▸ **Text for analysis**
----------------

Lake in Vologda, Russia

The Onega River basin. Lake Vozhe is shown.

Lake Vozhe, also known as Lake Charondskoye (Воже, Чарондское), is a lake in the northern part of Vologda Oblast in Russia. The area of the lake is 416 km2, and the area of its basin is 6260 km2. The average depth is around 2 m (maximum depth is 4.5 m). Lake Vozhe drains through the Svid into Lake Lacha, from which the Onega flows out. The lake is located on a flatland and its shores are low-lying, waterlogged, and peaty. The biggest bog of the area, the Charonda Bog, is located to the southeast of the lake. Around twenty rivers flow into Lake Vozhe, including the Vozhega and the Modlona. The lake freezes up in October - November (some parts freeze to the very bottom) and stays icebound until May.

Administratively, the lake is divided between Kirillovsky District (west) and Vozhegodsky District (east) of Vologda Oblast. The northern shore belongs to Kargopolsky and Konoshsky District of Arkhangelsk Oblast, but the boundary between the oblasts is drawn such that the whole area of the lake is in Vologda Oblast. In terms of the area, Lake Vozhe is the third natural lake of Vologda Oblast (behind Lake Onega and Lake Beloye and just ahead of Lake Kubenskoye) and the fourth lake (also behind the Rybinsk Reservoir).

Historically, Lake Vozhe was on the trading route connecting the basings of the Volga and the Onega via the Sheksna.

There is one big island on the lake, Spassky Island. On the island, ruins of the former monastery are located.

----------------

▸ **Task list**
1. Copy from the Lake Vozhe text, word for word, the passage starting at "Administratively, the lake" and ending at "the Rybinsk Reservoir).".
2. Answer these questions from the Lake Vozhe text:
(a) What is the lake's average depth?
(b) Which two districts of Vologda Oblast divide the lake administratively?
(c) What is the name of the big island on the lake?
3. List every river named in the Lake Vozhe text.

----------------

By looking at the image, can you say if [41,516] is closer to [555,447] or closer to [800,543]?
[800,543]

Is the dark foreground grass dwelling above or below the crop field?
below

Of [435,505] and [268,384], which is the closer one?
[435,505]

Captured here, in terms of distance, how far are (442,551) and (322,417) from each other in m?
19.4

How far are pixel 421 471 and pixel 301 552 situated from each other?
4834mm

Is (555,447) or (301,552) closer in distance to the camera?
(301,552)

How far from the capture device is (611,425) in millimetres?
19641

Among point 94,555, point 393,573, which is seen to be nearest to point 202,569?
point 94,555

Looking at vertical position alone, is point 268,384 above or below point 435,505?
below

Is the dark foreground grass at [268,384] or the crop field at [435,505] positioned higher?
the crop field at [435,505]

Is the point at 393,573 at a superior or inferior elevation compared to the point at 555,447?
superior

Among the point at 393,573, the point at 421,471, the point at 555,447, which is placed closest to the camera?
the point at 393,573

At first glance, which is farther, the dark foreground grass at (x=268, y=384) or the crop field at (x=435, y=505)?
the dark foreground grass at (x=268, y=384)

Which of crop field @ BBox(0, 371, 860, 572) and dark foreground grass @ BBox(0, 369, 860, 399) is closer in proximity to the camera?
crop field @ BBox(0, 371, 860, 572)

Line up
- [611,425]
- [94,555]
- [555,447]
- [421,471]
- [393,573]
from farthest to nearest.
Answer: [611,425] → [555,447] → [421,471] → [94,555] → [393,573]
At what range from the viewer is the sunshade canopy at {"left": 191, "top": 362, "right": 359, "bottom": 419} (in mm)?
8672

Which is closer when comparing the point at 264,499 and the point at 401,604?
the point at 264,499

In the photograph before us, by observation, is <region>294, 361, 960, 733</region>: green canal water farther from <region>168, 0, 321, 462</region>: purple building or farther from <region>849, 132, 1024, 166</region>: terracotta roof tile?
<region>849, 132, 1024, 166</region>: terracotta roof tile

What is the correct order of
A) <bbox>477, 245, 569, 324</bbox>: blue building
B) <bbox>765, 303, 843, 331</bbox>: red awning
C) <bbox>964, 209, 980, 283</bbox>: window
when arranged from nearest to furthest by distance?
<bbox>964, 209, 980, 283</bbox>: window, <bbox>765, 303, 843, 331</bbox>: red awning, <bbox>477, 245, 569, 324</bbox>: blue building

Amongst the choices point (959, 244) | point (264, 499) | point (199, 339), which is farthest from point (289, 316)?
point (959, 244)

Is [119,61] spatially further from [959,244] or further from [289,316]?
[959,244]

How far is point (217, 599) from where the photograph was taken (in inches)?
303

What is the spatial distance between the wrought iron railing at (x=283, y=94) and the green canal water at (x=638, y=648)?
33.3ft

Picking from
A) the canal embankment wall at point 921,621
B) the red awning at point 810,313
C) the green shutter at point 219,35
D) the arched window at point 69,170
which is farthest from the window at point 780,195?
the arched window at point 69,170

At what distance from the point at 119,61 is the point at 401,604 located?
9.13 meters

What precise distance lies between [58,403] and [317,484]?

----------------

▸ **Answers for this exercise**
1.
Administratively, the lake is divided between Kirillovsky District (west) and Vozhegodsky District (east) of Vologda Oblast. The northern shore belongs to Kargopolsky and Konoshsky District of Arkhangelsk Oblast, but the boundary between the oblasts is drawn such that the whole area of the lake is in Vologda Oblast. In terms of the area, Lake Vozhe is the third natural lake of Vologda Oblast (behind Lake Onega and Lake Beloye and just ahead of Lake Kubenskoye) and the fourth lake (also behind the Rybinsk Reservoir).

2.
(a) Around 2 m.
(b) Kirillovsky District (west) and Vozhegodsky District (east).
(c) Spassky Island.

3. Svid, Onega, Vozhega, Modlona, Volga, Sheksna